What To Do When Your Employer Does Not Have Workers’ Comp

Workers’ compensation insurance protects you in the event of an injury or illness related to your employment. Instead of forcing injured workers to wait for the outcome of a lawsuit against their employers to recover the cost of medical care and reimbursement for lost wages while out of work, workers’ compensation insurance provides immediate access to medical care and other benefits. In return, workers give up the right under most circumstances to file a lawsuit against their employers. Workers’ compensation systems function differently based upon the law in each state, but there are options available to workers and penalties for employers when the laws are not followed and insurance is not provided.

Overview of workers’ compensation requirements in U.S.

Most employers are required to provide workers’ compensation insurance or meet their financial obligations to injured employees by being self-insured. Whether or not an employer must offer workers’ compensation benefits is determined by the laws in each state. For example, workers’ compensation insurance is optional for most employers in Texas except for public entities, which are required to cover their employees by having workers’ compensation insurance. Employers who opt out of offering insurance are subject to lawsuits by injured workers seeking damages for the injuries or illnesses suffered through their jobs.

The employer’s ability to opt out of the system and force employees to await the outcome of a lawsuit to recover expenses related to a work-related is unique to Texas. Other states make workers’ compensation insurance a requirement for most employers. For example, Oregon employers with one or more employees must cover their workers under a workers’ compensation policy. Independent contractors are not counted as workers under its workers’ compensation system and are not entitled to coverage.

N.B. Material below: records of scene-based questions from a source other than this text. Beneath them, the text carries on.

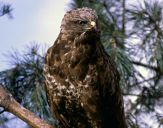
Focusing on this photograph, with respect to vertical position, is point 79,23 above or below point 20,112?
above

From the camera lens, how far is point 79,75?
2.35 m

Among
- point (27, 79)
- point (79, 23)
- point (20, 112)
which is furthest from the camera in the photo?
point (27, 79)

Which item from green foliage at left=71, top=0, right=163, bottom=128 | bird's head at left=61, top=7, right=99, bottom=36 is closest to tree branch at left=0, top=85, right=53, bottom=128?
bird's head at left=61, top=7, right=99, bottom=36

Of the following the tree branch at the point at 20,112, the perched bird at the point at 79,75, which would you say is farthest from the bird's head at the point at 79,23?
the tree branch at the point at 20,112

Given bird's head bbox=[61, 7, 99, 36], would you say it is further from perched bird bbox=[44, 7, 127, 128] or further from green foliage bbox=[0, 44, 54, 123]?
green foliage bbox=[0, 44, 54, 123]

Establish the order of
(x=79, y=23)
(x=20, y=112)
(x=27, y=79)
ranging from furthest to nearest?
(x=27, y=79)
(x=79, y=23)
(x=20, y=112)

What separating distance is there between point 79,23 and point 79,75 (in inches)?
Answer: 7.3

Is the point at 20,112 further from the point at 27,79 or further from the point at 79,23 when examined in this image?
the point at 27,79

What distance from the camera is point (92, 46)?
7.73ft

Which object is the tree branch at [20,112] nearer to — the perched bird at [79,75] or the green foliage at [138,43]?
the perched bird at [79,75]

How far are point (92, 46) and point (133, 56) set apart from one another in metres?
1.11

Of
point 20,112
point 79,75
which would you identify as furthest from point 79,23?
point 20,112

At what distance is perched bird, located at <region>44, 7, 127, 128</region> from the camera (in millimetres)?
2344

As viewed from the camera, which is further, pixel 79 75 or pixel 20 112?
pixel 79 75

An independent contractor in Oregon is someone performing services under and is free from any direction or control from the party engaging the services. The independent contractor is in full control over how the contracted work is to be performed and who is to complete it. It is the responsibility of an independent contractor to provide the tools and the means to complete the job.

Most states are similar to Oregon in using one employee as the threshold for requiring an employer to provide workers’ compensation coverage. Some states establish a higher number of employees before workers’ compensation is required. North Carolina, for example, requires a minimum of three employees before an employer must provide insurance for its workers.

What can you do if your employer violates the law by not providing coverage?

Employers that violate the law and fail to provide workers’ compensation insurance to their workers are subject to monetary penalties imposed by their state. Oregon imposes a minimum fine of $1,000 for a first offense by an employer. If the employer fails to provide coverage after being notified and fined, there is an additional fine of as much as $250 for each day it employs someone without having insurance in place. The state can seek an injunction from a court to impose compliance. Violating an injunction is a criminal offense with one of the possible penalties being confinement to jail.

Oregon permits an injured worker to hold an employer liable for the benefits to which the worker would have been entitled had there been workers’ compensation insurance. A processing fee is imposed on the employer for the services of a certified claims agent whose job it is to process the worker’s claim for benefits. The claim cannot be discharged in a bankruptcy filed by the employer.

A personal injury lawsuit is another option available to someone injured on the job that learns the employer did not comply with state workers’ compensation law by providing insurance coverage. Among the damages recoverable in a lawsuit against the employer could be the following:

  •        Medical expenses
  •        Lost wages
  •        Pain and suffering
  •        Lost future earnings from being unable to return to work
  •        Reduced future earnings due to partial disability

Depending upon the law of the state where the lawsuit is filed, a worker might be entitled to punitive damages. Punitive damages are imposed as punishment against a party for particularly egregious conduct, such as violating a law intended to protect workers.

Seek legal advice to learn more about your options

A workers’ compensation attorney is an excellent source of legal advice and guidance for someone injured through a work-related accident. A lawyer is essential in situations involving a failure of an employer to provide workers’ compensation insurance as required by state law.